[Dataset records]
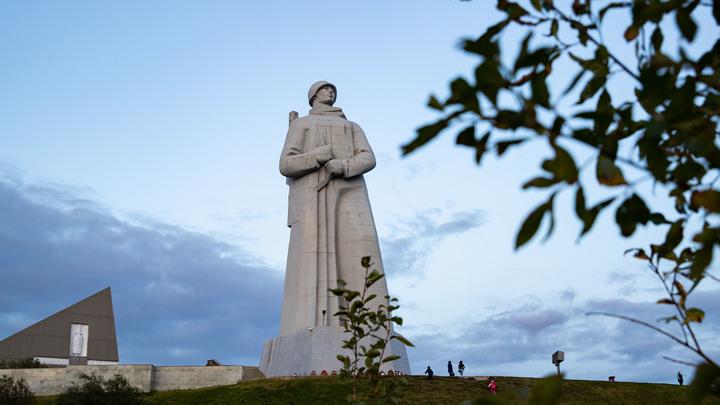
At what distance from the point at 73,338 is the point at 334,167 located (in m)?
12.7

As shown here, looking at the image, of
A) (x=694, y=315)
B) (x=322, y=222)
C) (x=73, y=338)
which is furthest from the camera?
(x=73, y=338)

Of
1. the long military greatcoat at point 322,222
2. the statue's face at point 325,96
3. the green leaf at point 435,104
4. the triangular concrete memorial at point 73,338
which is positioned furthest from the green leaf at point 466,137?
the triangular concrete memorial at point 73,338

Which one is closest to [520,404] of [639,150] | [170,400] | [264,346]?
[264,346]

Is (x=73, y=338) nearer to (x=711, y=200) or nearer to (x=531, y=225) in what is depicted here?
(x=531, y=225)

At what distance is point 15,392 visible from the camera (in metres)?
20.0

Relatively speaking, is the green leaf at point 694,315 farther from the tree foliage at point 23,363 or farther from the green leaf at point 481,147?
the tree foliage at point 23,363

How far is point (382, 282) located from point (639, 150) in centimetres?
1717

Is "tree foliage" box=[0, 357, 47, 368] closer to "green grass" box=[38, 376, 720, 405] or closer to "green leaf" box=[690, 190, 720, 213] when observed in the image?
"green grass" box=[38, 376, 720, 405]

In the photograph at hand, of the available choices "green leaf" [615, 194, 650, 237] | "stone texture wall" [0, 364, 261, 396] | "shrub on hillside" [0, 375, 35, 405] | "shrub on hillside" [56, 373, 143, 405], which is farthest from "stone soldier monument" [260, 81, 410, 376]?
"green leaf" [615, 194, 650, 237]

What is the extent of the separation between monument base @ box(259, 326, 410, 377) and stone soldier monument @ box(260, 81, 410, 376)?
0.03 meters

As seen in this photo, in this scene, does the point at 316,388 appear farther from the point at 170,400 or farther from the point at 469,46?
the point at 469,46

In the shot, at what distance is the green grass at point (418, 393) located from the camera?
17.3 metres

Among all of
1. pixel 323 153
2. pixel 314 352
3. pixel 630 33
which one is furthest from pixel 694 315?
pixel 323 153

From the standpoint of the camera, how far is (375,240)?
20734mm
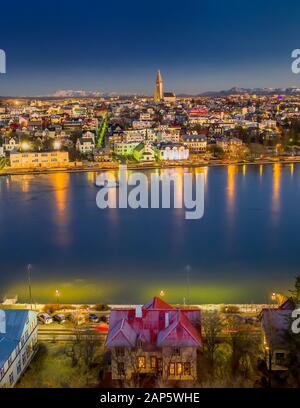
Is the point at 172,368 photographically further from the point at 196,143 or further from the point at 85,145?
the point at 196,143

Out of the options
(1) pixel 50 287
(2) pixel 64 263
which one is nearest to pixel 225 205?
(2) pixel 64 263

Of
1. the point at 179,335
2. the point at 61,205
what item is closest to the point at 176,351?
the point at 179,335

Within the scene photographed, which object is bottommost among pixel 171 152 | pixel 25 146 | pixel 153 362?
pixel 153 362

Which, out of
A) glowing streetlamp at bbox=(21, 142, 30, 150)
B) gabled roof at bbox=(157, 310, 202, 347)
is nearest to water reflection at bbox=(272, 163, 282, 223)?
gabled roof at bbox=(157, 310, 202, 347)

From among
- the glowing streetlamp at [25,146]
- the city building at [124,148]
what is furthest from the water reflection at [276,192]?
the glowing streetlamp at [25,146]

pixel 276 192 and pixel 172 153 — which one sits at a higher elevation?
pixel 172 153

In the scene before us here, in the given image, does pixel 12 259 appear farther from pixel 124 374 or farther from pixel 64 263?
pixel 124 374
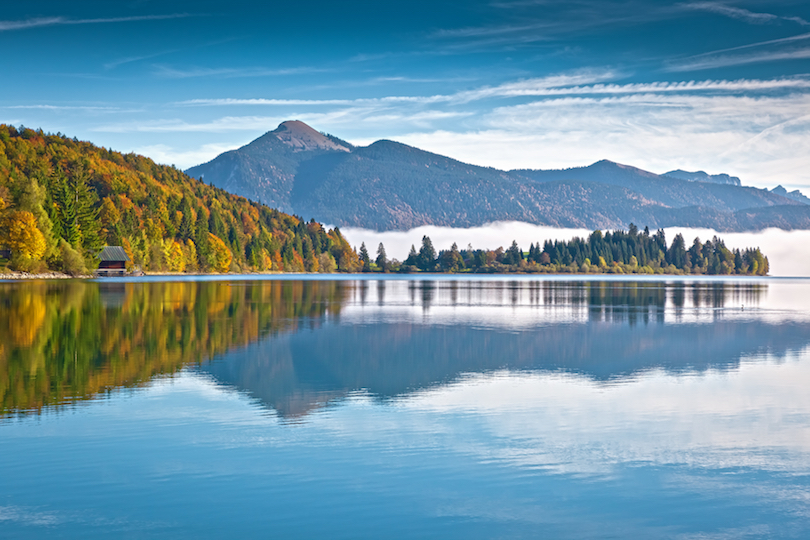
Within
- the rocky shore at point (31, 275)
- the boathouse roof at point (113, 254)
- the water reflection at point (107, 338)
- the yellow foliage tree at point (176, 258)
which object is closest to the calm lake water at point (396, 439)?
the water reflection at point (107, 338)

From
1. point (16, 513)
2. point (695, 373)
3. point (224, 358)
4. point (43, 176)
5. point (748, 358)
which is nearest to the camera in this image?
point (16, 513)

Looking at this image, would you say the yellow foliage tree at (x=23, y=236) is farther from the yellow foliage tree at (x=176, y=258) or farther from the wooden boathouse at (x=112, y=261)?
the yellow foliage tree at (x=176, y=258)

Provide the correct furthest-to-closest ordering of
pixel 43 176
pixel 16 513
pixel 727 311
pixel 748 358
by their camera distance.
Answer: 1. pixel 43 176
2. pixel 727 311
3. pixel 748 358
4. pixel 16 513

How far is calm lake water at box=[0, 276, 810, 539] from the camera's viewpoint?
425 inches

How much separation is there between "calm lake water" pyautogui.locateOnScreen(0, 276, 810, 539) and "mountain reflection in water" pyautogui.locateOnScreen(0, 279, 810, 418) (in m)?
0.22

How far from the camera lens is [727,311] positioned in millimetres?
60656

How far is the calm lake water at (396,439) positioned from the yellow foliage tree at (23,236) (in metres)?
81.6

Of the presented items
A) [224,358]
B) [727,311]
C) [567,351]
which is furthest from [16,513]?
[727,311]

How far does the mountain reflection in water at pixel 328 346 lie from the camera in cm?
2211

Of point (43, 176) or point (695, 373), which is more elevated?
point (43, 176)

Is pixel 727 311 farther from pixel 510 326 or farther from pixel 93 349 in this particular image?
pixel 93 349

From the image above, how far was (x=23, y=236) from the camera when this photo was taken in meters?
104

WHAT IS NEEDED: Reproduce every entry above word for word, omitting the pictures.

RESULT:
At what distance from the point at 73,338 is the point at 334,167 located (in m)?
12.7

As shown here, looking at the image, of
A) (x=694, y=315)
B) (x=322, y=222)
C) (x=73, y=338)
which is furthest from the camera?
(x=73, y=338)

Of
1. the long military greatcoat at point 322,222
2. the statue's face at point 325,96
3. the green leaf at point 435,104
4. the triangular concrete memorial at point 73,338
which is positioned furthest from the green leaf at point 466,137?
the triangular concrete memorial at point 73,338

Which one is closest to [520,404] of [639,150] | [170,400] | [264,346]?
[264,346]

Is (x=73, y=338) nearer to (x=711, y=200) or nearer to (x=531, y=225) in what is depicted here?
(x=531, y=225)

At what distance is point 15,392 visible from the camera (in metres)?
20.0

Relatively speaking, is the green leaf at point 694,315 farther from the tree foliage at point 23,363 or farther from the green leaf at point 481,147?
the tree foliage at point 23,363

How far is point (382, 282) located from point (639, 150) in centimetres?
1717

Is "tree foliage" box=[0, 357, 47, 368] closer to "green grass" box=[38, 376, 720, 405] or closer to "green leaf" box=[690, 190, 720, 213] when observed in the image?
"green grass" box=[38, 376, 720, 405]

In the photograph at hand, of the available choices "green leaf" [615, 194, 650, 237] | "stone texture wall" [0, 364, 261, 396] | "shrub on hillside" [0, 375, 35, 405] | "shrub on hillside" [56, 373, 143, 405], which is farthest from "stone soldier monument" [260, 81, 410, 376]?
"green leaf" [615, 194, 650, 237]

What is the extent of the separation between monument base @ box(259, 326, 410, 377) and stone soldier monument @ box(260, 81, 410, 376)?
0.03 meters

As seen in this photo, in this scene, does the point at 316,388 appear farther from the point at 170,400 or farther from the point at 469,46?
the point at 469,46

In the shot, at what distance is the green grass at point (418, 393) located from the camera?
17.3 metres

Among all of
1. pixel 323 153
2. pixel 314 352
3. pixel 630 33
which one is furthest from pixel 694 315?
pixel 323 153

From the standpoint of the camera, how far is (375,240)?
20734mm
Is the point at 172,368 photographically further from the point at 196,143 or further from the point at 85,145?
the point at 196,143

Out of the options
(1) pixel 50 287
(2) pixel 64 263
which one is nearest to pixel 225 205?
(2) pixel 64 263

Of
1. the point at 179,335
2. the point at 61,205
what item is closest to the point at 176,351?
the point at 179,335

Within the scene photographed, which object is bottommost among pixel 171 152 | pixel 25 146 | pixel 153 362?
pixel 153 362

Which, out of
A) glowing streetlamp at bbox=(21, 142, 30, 150)
B) gabled roof at bbox=(157, 310, 202, 347)
is nearest to water reflection at bbox=(272, 163, 282, 223)?
gabled roof at bbox=(157, 310, 202, 347)

From among
- the glowing streetlamp at [25,146]
- the city building at [124,148]
what is furthest from the water reflection at [276,192]?
the glowing streetlamp at [25,146]

pixel 276 192 and pixel 172 153 — which one sits at a higher elevation?
pixel 172 153

In the scene before us here, in the given image, does pixel 12 259 appear farther from pixel 124 374 or farther from pixel 64 263?
pixel 124 374
Within
- the rocky shore at point (31, 275)
- the boathouse roof at point (113, 254)
- the water reflection at point (107, 338)
- the yellow foliage tree at point (176, 258)
which object is closest to the calm lake water at point (396, 439)?
the water reflection at point (107, 338)

From
1. point (16, 513)
2. point (695, 373)
3. point (224, 358)
4. point (43, 176)
5. point (748, 358)
which is nearest to the camera in this image?
point (16, 513)

Looking at this image, would you say the yellow foliage tree at (x=23, y=236) is farther from the yellow foliage tree at (x=176, y=258) or farther from the wooden boathouse at (x=112, y=261)?
the yellow foliage tree at (x=176, y=258)

Provide the correct furthest-to-closest ordering of
pixel 43 176
pixel 16 513
pixel 727 311
pixel 748 358
by their camera distance.
Answer: 1. pixel 43 176
2. pixel 727 311
3. pixel 748 358
4. pixel 16 513

How far is calm lake water at box=[0, 276, 810, 539] from the camera's viewpoint?
425 inches

How much separation is there between "calm lake water" pyautogui.locateOnScreen(0, 276, 810, 539) and "mountain reflection in water" pyautogui.locateOnScreen(0, 279, 810, 418) (in m)?
0.22

How far from the camera lens is [727,311] positioned in millimetres?
60656

How far is the calm lake water at (396,439) positioned from the yellow foliage tree at (23,236) (in metres)?
81.6

Of the presented items
A) [224,358]
B) [727,311]
C) [567,351]
which is furthest from [16,513]?
[727,311]

How far does the mountain reflection in water at pixel 328 346 lie from the camera in cm?
2211

Of point (43, 176) or point (695, 373), which is more elevated?
point (43, 176)

Is pixel 727 311 farther from pixel 510 326 or farther from pixel 93 349 in this particular image?
pixel 93 349

From the image above, how far was (x=23, y=236) from the camera when this photo was taken in meters?
104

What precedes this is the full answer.